(Problem details) Only one portion of the data is to be written out: from the line bearing "New Zealand, site unknown, 2020-01-29" through the line bearing "United States, site sanjuan_2014_Unit20_Ivan107.". Write it exactly as it appears.
+++ Given records +++
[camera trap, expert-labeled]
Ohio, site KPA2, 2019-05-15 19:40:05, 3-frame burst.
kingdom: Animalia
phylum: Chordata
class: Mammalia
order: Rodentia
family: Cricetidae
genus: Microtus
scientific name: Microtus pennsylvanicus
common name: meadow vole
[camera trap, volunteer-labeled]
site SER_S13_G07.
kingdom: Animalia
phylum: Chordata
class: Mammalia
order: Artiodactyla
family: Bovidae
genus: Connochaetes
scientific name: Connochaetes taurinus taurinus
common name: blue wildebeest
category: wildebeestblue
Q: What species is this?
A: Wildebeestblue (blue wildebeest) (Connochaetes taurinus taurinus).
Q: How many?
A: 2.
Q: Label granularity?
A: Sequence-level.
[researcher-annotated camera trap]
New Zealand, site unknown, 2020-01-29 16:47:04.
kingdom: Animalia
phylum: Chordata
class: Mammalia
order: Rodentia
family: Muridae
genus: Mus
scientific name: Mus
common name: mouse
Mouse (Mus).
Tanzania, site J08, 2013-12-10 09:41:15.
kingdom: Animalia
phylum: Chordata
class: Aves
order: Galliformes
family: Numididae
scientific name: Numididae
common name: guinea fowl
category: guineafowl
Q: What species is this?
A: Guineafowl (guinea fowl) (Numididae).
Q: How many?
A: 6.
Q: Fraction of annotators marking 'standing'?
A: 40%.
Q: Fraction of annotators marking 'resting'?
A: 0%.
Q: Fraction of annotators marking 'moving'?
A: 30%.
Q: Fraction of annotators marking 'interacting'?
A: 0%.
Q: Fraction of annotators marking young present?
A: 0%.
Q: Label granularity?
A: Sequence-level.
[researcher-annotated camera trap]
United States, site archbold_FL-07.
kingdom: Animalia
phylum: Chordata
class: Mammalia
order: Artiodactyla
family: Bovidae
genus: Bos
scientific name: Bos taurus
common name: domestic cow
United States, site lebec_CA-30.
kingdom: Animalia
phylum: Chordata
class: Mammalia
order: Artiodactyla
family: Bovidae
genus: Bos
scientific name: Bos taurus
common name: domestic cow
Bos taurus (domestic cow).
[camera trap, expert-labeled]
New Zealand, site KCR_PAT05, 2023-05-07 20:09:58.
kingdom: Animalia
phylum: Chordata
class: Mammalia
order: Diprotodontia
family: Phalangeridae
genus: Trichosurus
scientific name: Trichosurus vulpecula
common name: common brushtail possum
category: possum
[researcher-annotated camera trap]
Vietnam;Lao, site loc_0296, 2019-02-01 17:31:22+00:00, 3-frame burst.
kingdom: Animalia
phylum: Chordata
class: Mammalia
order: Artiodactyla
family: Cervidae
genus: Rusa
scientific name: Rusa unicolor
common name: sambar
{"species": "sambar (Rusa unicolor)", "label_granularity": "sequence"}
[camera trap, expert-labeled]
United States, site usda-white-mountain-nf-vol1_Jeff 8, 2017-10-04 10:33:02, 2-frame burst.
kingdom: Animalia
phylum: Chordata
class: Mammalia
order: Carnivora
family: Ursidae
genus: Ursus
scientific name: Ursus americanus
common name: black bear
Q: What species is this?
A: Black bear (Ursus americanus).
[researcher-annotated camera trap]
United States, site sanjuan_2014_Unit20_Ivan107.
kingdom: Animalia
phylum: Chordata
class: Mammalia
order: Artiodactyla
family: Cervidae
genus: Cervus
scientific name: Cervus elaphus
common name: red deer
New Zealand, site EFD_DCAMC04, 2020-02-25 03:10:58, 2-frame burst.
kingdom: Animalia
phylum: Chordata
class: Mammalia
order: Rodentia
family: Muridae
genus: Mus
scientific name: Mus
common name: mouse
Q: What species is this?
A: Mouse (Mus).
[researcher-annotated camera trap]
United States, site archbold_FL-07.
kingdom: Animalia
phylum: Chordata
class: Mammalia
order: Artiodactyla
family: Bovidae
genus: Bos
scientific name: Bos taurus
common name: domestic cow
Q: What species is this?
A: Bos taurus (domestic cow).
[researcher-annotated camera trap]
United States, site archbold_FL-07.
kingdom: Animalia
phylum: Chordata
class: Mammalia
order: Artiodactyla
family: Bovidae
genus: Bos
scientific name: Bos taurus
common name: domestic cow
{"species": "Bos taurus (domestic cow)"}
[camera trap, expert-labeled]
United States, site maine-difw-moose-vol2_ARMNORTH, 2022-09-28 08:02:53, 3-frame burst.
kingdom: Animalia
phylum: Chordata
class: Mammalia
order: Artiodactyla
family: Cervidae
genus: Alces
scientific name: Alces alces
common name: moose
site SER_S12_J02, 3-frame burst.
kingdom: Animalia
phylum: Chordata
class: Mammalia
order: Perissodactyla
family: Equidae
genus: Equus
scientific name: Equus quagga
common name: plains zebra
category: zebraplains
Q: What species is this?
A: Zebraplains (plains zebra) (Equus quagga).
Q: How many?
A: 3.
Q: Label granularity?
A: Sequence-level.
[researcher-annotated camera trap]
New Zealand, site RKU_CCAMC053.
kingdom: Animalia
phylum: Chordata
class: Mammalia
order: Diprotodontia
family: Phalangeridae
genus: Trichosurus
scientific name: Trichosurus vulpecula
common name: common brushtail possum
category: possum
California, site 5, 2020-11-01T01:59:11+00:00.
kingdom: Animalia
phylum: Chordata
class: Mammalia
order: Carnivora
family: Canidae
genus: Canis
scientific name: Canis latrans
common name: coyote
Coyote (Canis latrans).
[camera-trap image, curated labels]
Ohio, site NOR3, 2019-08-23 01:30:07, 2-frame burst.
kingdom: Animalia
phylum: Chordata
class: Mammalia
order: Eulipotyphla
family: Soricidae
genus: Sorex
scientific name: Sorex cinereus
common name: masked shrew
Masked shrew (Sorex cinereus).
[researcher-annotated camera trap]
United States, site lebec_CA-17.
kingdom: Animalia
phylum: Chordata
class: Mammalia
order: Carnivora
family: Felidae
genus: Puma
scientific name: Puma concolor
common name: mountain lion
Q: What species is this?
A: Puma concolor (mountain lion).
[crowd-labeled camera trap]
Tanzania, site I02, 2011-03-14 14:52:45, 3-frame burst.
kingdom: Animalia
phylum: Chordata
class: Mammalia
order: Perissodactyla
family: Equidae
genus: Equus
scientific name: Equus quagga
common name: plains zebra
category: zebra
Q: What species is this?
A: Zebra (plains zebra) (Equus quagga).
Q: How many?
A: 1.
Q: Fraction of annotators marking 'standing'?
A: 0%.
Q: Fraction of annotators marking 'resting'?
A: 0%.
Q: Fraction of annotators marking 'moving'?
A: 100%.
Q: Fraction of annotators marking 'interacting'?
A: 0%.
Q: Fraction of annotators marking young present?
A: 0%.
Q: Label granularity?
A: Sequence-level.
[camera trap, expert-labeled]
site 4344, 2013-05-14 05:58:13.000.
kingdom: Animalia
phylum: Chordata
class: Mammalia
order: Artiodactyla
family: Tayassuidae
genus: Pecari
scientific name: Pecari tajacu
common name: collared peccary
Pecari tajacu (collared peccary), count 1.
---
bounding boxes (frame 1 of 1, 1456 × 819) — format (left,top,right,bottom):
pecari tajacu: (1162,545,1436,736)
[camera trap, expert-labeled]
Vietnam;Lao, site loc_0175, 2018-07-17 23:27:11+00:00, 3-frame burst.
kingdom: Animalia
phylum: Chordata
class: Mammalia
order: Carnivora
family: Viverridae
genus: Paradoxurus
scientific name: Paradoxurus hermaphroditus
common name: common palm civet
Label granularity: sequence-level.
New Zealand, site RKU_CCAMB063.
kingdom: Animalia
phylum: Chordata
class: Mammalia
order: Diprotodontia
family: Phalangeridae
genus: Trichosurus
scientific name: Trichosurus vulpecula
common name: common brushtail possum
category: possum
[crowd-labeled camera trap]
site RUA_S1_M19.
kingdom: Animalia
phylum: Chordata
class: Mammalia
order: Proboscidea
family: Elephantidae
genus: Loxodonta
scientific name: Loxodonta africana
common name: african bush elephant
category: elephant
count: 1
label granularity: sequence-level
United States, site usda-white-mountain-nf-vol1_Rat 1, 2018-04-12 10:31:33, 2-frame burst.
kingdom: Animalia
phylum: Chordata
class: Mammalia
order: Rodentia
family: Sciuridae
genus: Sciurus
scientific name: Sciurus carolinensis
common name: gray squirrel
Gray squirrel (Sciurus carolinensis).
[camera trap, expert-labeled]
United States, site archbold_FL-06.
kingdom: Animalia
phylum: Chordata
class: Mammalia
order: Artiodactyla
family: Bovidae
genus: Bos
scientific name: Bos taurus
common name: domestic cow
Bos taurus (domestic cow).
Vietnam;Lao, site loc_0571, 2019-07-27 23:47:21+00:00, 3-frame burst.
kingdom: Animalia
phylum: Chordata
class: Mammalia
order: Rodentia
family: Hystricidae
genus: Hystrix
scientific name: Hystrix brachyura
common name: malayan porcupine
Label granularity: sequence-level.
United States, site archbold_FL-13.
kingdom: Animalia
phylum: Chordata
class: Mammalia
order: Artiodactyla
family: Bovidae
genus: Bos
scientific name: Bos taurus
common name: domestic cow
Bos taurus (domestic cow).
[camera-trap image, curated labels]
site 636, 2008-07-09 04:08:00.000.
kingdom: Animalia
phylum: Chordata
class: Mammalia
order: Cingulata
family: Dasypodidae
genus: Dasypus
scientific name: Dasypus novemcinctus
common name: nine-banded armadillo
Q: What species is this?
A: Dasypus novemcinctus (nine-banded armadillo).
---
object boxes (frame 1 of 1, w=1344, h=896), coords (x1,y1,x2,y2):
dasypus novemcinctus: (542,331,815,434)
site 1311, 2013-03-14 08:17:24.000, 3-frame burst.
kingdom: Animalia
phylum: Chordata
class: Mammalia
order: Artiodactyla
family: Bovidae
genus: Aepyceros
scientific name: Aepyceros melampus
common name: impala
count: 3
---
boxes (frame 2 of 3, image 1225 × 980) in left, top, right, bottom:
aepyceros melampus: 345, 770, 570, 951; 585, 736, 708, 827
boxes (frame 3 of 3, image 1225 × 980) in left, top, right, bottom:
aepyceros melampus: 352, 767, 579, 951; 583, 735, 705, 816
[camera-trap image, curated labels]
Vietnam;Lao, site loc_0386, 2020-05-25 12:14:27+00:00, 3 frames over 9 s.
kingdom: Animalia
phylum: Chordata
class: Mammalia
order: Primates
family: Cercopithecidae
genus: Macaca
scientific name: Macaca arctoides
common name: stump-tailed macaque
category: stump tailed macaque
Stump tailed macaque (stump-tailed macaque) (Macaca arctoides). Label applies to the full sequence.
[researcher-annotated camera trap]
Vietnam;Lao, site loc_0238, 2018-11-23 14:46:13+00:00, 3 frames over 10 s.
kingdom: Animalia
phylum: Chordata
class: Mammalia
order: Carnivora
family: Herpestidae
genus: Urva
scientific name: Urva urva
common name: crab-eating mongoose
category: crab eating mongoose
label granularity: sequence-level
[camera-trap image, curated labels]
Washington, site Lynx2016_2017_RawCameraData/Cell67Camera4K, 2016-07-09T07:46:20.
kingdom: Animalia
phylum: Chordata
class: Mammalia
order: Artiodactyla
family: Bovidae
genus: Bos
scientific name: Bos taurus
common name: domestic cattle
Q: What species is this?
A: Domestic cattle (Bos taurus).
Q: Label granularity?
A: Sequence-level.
+++
(Expected answer)
New Zealand, site unknown, 2020-01-29 16:47:04.
kingdom: Animalia
phylum: Chordata
class: Mammalia
order: Rodentia
family: Muridae
genus: Mus
scientific name: Mus
common name: mouse
Mouse (Mus).
Tanzania, site J08, 2013-12-10 09:41:15.
kingdom: Animalia
phylum: Chordata
class: Aves
order: Galliformes
family: Numididae
scientific name: Numididae
common name: guinea fowl
category: guineafowl
Q: What species is this?
A: Guineafowl (guinea fowl) (Numididae).
Q: How many?
A: 6.
Q: Fraction of annotators marking 'standing'?
A: 40%.
Q: Fraction of annotators marking 'resting'?
A: 0%.
Q: Fraction of annotators marking 'moving'?
A: 30%.
Q: Fraction of annotators marking 'interacting'?
A: 0%.
Q: Fraction of annotators marking young present?
A: 0%.
Q: Label granularity?
A: Sequence-level.
[researcher-annotated camera trap]
United States, site archbold_FL-07.
kingdom: Animalia
phylum: Chordata
class: Mammalia
order: Artiodactyla
family: Bovidae
genus: Bos
scientific name: Bos taurus
common name: domestic cow
United States, site lebec_CA-30.
kingdom: Animalia
phylum: Chordata
class: Mammalia
order: Artiodactyla
family: Bovidae
genus: Bos
scientific name: Bos taurus
common name: domestic cow
Bos taurus (domestic cow).
[camera trap, expert-labeled]
New Zealand, site KCR_PAT05, 2023-05-07 20:09:58.
kingdom: Animalia
phylum: Chordata
class: Mammalia
order: Diprotodontia
family: Phalangeridae
genus: Trichosurus
scientific name: Trichosurus vulpecula
common name: common brushtail possum
category: possum
[researcher-annotated camera trap]
Vietnam;Lao, site loc_0296, 2019-02-01 17:31:22+00:00, 3-frame burst.
kingdom: Animalia
phylum: Chordata
class: Mammalia
order: Artiodactyla
family: Cervidae
genus: Rusa
scientific name: Rusa unicolor
common name: sambar
{"species": "sambar (Rusa unicolor)", "label_granularity": "sequence"}
[camera trap, expert-labeled]
United States, site usda-white-mountain-nf-vol1_Jeff 8, 2017-10-04 10:33:02, 2-frame burst.
kingdom: Animalia
phylum: Chordata
class: Mammalia
order: Carnivora
family: Ursidae
genus: Ursus
scientific name: Ursus americanus
common name: black bear
Q: What species is this?
A: Black bear (Ursus americanus).
[researcher-annotated camera trap]
United States, site sanjuan_2014_Unit20_Ivan107.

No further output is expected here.